EXTRACT START

During campaigning for the 2013 German federal election, he invited Chancellor Angela Merkel to visit Dachau, making her the first chancellor to visit the former concentration camp. Though residents praised Merkel's move, it was also viewed as a potential electoral ploy. He died on 23 September 2016, aged 96.

== Honors and awards ==
Mannheimer was awarded the Waldemar von Knoeringen Prize from the Georg von Vollmar Academy. The prize is awarded every two years to outstanding individuals who advance the cause of labour and democratic socialism. Other awards and honors include:

- Knight of the French Legion of Honor (Chevalier de la Légion d'Honneur)
- Georg von Vollmar Medal
- Wilhelm Hoegner Prize
- Auschwitz Cross
- Honorary citizen, City of Neutitschein
- Upper Bavarian Cultural Prize, 2005
- Federal Cross of Merit
- Bavarian Order of Merit
- Bavarian Constitutional Medal, (silver)

EXTRACT END

ACTIONS TO TAKE:
**a)** According to the Mannheimer extract, how often is the Waldemar von Knoeringen Prize awarded?
**b)** Transcribe everything in the Mannheimer extract from "During campaigning for" down to "Constitutional Medal, (silver)".
These lines come from a separate source.

DATA START

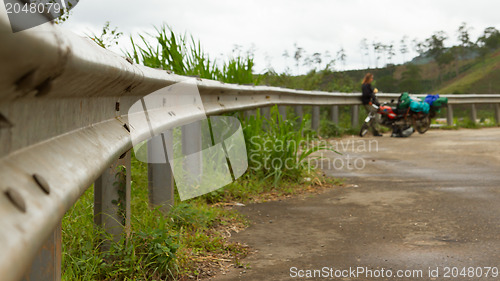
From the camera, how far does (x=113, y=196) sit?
2906 millimetres

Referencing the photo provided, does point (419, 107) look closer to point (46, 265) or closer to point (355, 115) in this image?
point (355, 115)

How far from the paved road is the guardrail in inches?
59.4

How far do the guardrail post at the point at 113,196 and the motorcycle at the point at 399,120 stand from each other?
11886 millimetres

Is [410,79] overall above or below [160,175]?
below

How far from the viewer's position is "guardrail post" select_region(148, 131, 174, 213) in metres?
3.87

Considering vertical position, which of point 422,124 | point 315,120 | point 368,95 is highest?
point 368,95

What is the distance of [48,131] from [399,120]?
1373 cm

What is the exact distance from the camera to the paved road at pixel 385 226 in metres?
3.32

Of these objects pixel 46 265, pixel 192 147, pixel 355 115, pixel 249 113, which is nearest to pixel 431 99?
pixel 355 115

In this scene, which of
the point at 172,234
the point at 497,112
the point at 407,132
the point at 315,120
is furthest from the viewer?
the point at 497,112

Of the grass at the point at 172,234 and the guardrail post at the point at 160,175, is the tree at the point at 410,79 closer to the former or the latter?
the grass at the point at 172,234

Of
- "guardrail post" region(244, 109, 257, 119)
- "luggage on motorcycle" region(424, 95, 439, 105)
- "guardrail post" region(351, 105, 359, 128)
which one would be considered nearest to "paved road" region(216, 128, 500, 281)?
"guardrail post" region(244, 109, 257, 119)

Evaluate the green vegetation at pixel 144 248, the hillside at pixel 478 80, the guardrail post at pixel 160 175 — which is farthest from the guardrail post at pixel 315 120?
the hillside at pixel 478 80

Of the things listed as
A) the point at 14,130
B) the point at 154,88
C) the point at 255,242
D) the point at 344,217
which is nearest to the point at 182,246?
the point at 255,242
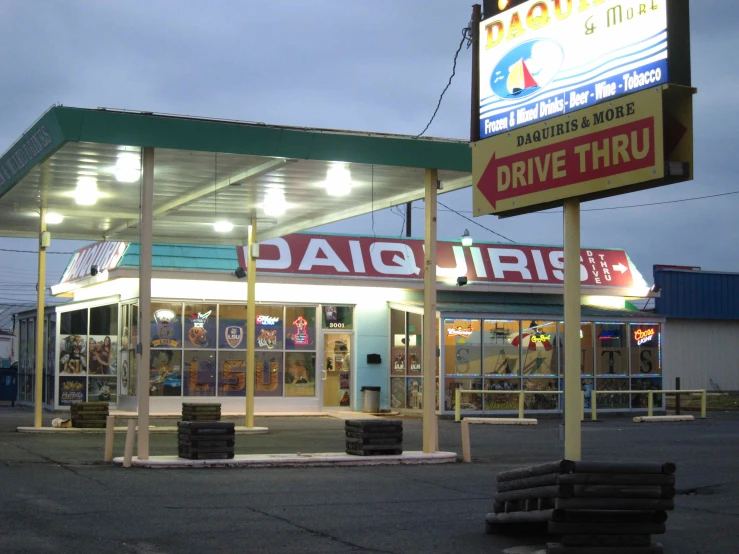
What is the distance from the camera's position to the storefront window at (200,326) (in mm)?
28600

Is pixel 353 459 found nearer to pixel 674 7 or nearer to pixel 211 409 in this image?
pixel 211 409

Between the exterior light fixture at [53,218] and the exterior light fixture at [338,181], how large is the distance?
665cm

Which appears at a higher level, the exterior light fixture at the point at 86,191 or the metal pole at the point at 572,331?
the exterior light fixture at the point at 86,191

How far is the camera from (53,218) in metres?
22.5

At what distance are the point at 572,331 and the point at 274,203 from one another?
38.7ft

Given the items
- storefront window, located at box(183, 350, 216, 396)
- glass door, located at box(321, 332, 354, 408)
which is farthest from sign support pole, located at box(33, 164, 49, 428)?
glass door, located at box(321, 332, 354, 408)

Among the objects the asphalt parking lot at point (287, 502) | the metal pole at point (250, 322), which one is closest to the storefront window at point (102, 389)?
the metal pole at point (250, 322)

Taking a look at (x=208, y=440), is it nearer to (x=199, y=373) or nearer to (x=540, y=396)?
(x=199, y=373)

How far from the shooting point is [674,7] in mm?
8539

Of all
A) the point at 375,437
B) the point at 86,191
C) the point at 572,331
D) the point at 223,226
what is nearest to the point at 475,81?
the point at 572,331

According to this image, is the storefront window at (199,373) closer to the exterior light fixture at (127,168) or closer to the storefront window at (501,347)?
the storefront window at (501,347)

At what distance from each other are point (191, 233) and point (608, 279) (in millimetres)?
15274

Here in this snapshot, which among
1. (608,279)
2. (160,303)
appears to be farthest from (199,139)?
(608,279)

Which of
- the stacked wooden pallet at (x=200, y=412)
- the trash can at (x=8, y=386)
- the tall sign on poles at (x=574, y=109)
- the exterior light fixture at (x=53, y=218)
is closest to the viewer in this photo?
the tall sign on poles at (x=574, y=109)
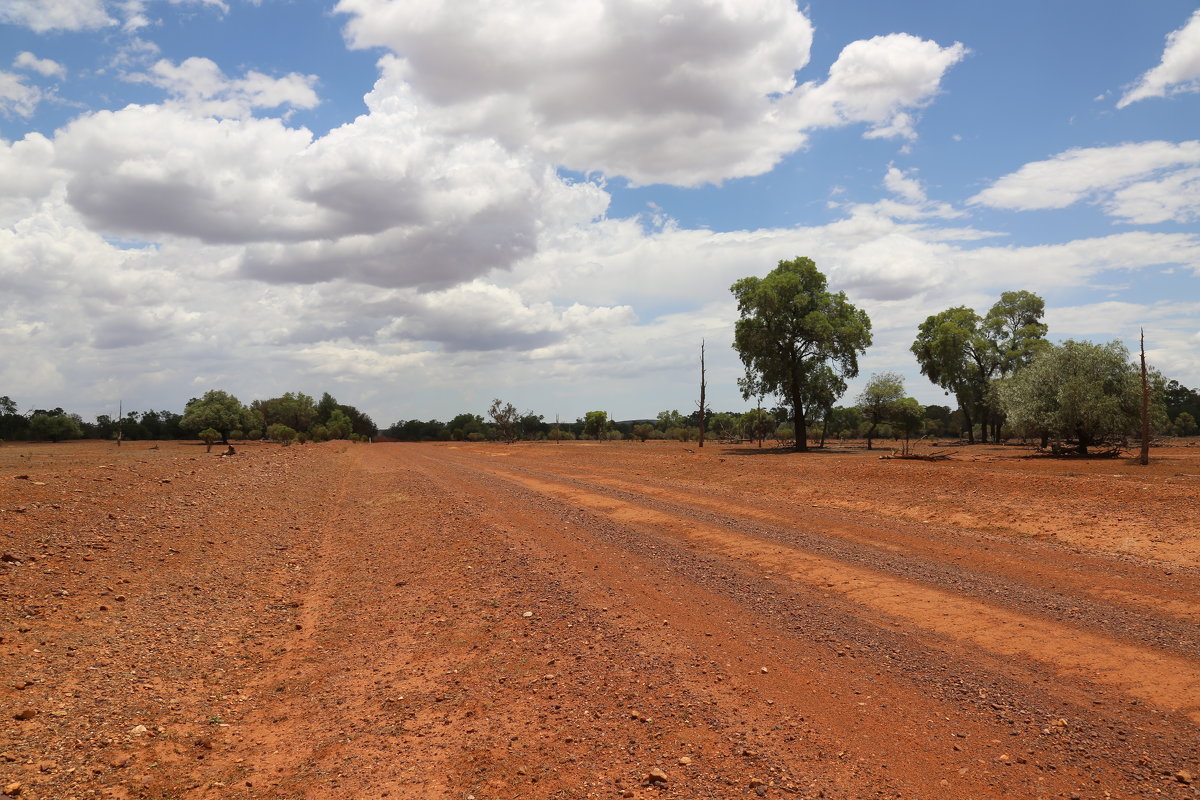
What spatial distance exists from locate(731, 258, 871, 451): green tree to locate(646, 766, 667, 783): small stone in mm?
43603

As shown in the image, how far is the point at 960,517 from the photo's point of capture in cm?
1623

DATA END

RESPONSES IN ORDER:
**a)** Every two years.

**b)**
During campaigning for the 2013 German federal election, he invited Chancellor Angela Merkel to visit Dachau, making her the first chancellor to visit the former concentration camp. Though residents praised Merkel's move, it was also viewed as a potential electoral ploy. He died on 23 September 2016, aged 96.

== Honors and awards ==
Mannheimer was awarded the Waldemar von Knoeringen Prize from the Georg von Vollmar Academy. The prize is awarded every two years to outstanding individuals who advance the cause of labour and democratic socialism. Other awards and honors include:

- Knight of the French Legion of Honor (Chevalier de la Légion d'Honneur)
- Georg von Vollmar Medal
- Wilhelm Hoegner Prize
- Auschwitz Cross
- Honorary citizen, City of Neutitschein
- Upper Bavarian Cultural Prize, 2005
- Federal Cross of Merit
- Bavarian Order of Merit
- Bavarian Constitutional Medal, (silver)